--- RECORDS PROVIDED ---
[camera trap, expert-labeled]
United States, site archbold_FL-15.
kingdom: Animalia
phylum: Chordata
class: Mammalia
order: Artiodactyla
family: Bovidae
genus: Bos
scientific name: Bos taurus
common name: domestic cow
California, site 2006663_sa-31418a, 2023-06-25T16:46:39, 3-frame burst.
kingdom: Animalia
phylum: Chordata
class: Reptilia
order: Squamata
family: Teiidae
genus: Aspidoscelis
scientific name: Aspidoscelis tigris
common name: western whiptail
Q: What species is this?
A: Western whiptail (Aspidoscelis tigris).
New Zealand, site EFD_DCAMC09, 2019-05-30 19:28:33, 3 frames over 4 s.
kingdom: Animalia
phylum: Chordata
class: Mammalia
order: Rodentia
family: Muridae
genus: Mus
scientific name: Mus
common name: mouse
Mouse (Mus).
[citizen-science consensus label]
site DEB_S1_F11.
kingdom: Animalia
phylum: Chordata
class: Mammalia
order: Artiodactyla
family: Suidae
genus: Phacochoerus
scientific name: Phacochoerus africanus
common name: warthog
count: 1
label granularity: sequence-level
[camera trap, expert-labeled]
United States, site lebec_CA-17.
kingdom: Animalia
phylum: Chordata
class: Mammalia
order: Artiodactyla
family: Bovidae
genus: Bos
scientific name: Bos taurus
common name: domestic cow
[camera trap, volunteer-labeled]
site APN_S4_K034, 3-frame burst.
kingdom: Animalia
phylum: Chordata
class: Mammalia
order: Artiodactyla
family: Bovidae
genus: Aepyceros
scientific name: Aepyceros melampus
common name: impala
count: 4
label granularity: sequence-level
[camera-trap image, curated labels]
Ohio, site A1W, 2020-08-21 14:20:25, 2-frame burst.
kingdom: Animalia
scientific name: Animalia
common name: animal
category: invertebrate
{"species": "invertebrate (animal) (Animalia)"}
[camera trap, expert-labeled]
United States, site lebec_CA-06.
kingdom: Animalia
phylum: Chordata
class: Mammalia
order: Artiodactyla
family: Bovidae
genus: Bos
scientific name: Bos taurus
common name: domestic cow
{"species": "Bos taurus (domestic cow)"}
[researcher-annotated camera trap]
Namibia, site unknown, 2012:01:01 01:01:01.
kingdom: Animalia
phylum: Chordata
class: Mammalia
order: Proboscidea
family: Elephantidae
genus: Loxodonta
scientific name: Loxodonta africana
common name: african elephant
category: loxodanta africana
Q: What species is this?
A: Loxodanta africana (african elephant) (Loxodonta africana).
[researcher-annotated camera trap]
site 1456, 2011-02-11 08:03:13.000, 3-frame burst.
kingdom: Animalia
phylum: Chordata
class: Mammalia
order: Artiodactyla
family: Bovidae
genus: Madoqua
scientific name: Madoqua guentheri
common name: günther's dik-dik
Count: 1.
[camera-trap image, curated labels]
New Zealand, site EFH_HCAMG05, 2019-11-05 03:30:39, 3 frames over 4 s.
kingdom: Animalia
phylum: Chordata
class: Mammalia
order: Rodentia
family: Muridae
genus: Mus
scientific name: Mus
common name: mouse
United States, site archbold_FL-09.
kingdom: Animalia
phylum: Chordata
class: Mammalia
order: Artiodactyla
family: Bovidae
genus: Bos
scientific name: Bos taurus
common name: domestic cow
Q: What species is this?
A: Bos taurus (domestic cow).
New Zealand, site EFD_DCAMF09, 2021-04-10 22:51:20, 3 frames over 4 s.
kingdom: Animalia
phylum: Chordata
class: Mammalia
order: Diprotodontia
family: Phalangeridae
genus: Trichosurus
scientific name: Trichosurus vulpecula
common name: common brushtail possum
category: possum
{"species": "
---
## ACTIVITY
With the material above as the source, restate each line word for word.

## COMPLETED TASK
[camera trap, expert-labeled]
United States, site archbold_FL-15.
kingdom: Animalia
phylum: Chordata
class: Mammalia
order: Artiodactyla
family: Bovidae
genus: Bos
scientific name: Bos taurus
common name: domestic cow
California, site 2006663_sa-31418a, 2023-06-25T16:46:39, 3-frame burst.
kingdom: Animalia
phylum: Chordata
class: Reptilia
order: Squamata
family: Teiidae
genus: Aspidoscelis
scientific name: Aspidoscelis tigris
common name: western whiptail
Q: What species is this?
A: Western whiptail (Aspidoscelis tigris).
New Zealand, site EFD_DCAMC09, 2019-05-30 19:28:33, 3 frames over 4 s.
kingdom: Animalia
phylum: Chordata
class: Mammalia
order: Rodentia
family: Muridae
genus: Mus
scientific name: Mus
common name: mouse
Mouse (Mus).
[citizen-science consensus label]
site DEB_S1_F11.
kingdom: Animalia
phylum: Chordata
class: Mammalia
order: Artiodactyla
family: Suidae
genus: Phacochoerus
scientific name: Phacochoerus africanus
common name: warthog
count: 1
label granularity: sequence-level
[camera trap, expert-labeled]
United States, site lebec_CA-17.
kingdom: Animalia
phylum: Chordata
class: Mammalia
order: Artiodactyla
family: Bovidae
genus: Bos
scientific name: Bos taurus
common name: domestic cow
[camera trap, volunteer-labeled]
site APN_S4_K034, 3-frame burst.
kingdom: Animalia
phylum: Chordata
class: Mammalia
order: Artiodactyla
family: Bovidae
genus: Aepyceros
scientific name: Aepyceros melampus
common name: impala
count: 4
label granularity: sequence-level
[camera-trap image, curated labels]
Ohio, site A1W, 2020-08-21 14:20:25, 2-frame burst.
kingdom: Animalia
scientific name: Animalia
common name: animal
category: invertebrate
{"species": "invertebrate (animal) (Animalia)"}
[camera trap, expert-labeled]
United States, site lebec_CA-06.
kingdom: Animalia
phylum: Chordata
class: Mammalia
order: Artiodactyla
family: Bovidae
genus: Bos
scientific name: Bos taurus
common name: domestic cow
{"species": "Bos taurus (domestic cow)"}
[researcher-annotated camera trap]
Namibia, site unknown, 2012:01:01 01:01:01.
kingdom: Animalia
phylum: Chordata
class: Mammalia
order: Proboscidea
family: Elephantidae
genus: Loxodonta
scientific name: Loxodonta africana
common name: african elephant
category: loxodanta africana
Q: What species is this?
A: Loxodanta africana (african elephant) (Loxodonta africana).
[researcher-annotated camera trap]
site 1456, 2011-02-11 08:03:13.000, 3-frame burst.
kingdom: Animalia
phylum: Chordata
class: Mammalia
order: Artiodactyla
family: Bovidae
genus: Madoqua
scientific name: Madoqua guentheri
common name: günther's dik-dik
Count: 1.
[camera-trap image, curated labels]
New Zealand, site EFH_HCAMG05, 2019-11-05 03:30:39, 3 frames over 4 s.
kingdom: Animalia
phylum: Chordata
class: Mammalia
order: Rodentia
family: Muridae
genus: Mus
scientific name: Mus
common name: mouse
United States, site archbold_FL-09.
kingdom: Animalia
phylum: Chordata
class: Mammalia
order: Artiodactyla
family: Bovidae
genus: Bos
scientific name: Bos taurus
common name: domestic cow
Q: What species is this?
A: Bos taurus (domestic cow).
New Zealand, site EFD_DCAMF09, 2021-04-10 22:51:20, 3 frames over 4 s.
kingdom: Animalia
phylum: Chordata
class: Mammalia
order: Diprotodontia
family: Phalangeridae
genus: Trichosurus
scientific name: Trichosurus vulpecula
common name: common brushtail possum
category: possum
{"species": "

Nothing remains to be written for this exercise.